American death-tech goliath Boeing has announced a long-delayed in-flight firing for the smaller of its two aeroplane raygun-cannon prototypes, the Advanced Tactical Laser (ATL). The ATL blaster, mounted in a Hercules transport aircraft, apparently "defeated" an unoccupied stationary vehicle. C-130 transport plane with laser …
I wonder if Nigel Tuffnel is the lead research scientist.
FWIW, the US never did regard the IRA as freedom fighters; the Kennedy family did. (Old Joe, mob boss that he was, knew how to get them money and weapons.)
This weapon may seem impractical today, but in the sense that arquebusiers would have seemed to Napoleon.
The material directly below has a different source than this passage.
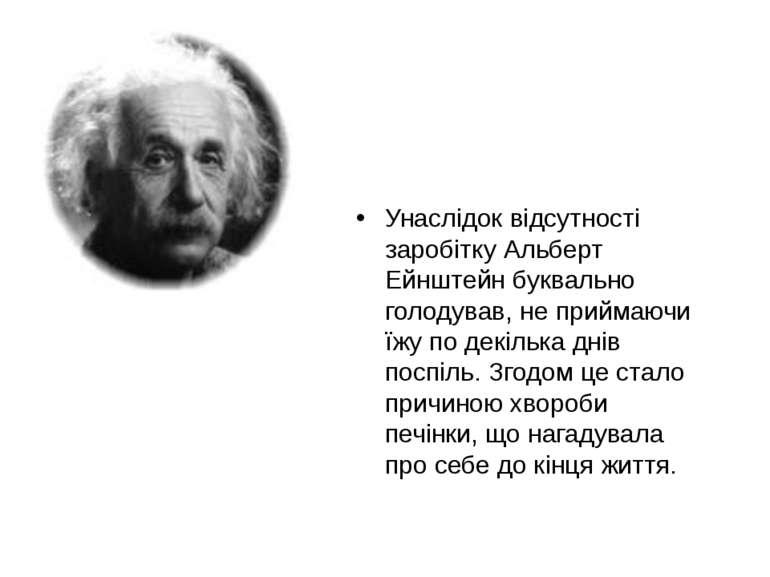 Унаслідок відсутності заробітку Альберт Ейнштейн буквально голодував, не прий...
They're developing a new weapon system; you have to work your way up to the battlefield-ready ones.
And negotiating with/ignoring/appeasing terrorists worked so well during the previous two Democrat administrations that it surely is a wonderful idea now. (I had three friends die in the World Trade Center attack. I don't have a lot of inclination to be appeasing terrorists.)
My question is can it go around corners. To me it's useless if it can't go around corners. Why don't they develop smart bullets and smart missiles kind of like in Babylon A.D. that will follow you wherever you go.
Defence against directed energy weapons
Assuming that the energy is transmitted in the form of electromagnetic radiation of a reflectable wavelength, simply arrange for the the beam to his a bank of autocollimators. (Think: bicycle rear reflector.) Work it out.
BTW, while at university in the 1960's, I went with the maths society to visit the MoD secret research establishment in Baldock, Herts. (It's not there any more.) We were proudly shown a solid wooden door damaged accidentally by the discharge of a laser. There was a circular hole 3 inches across, right through the door, with smoke blackening on the paint above it. The guys might have been taking the p**s out of a load of gormless undergrads, but it looked impressive.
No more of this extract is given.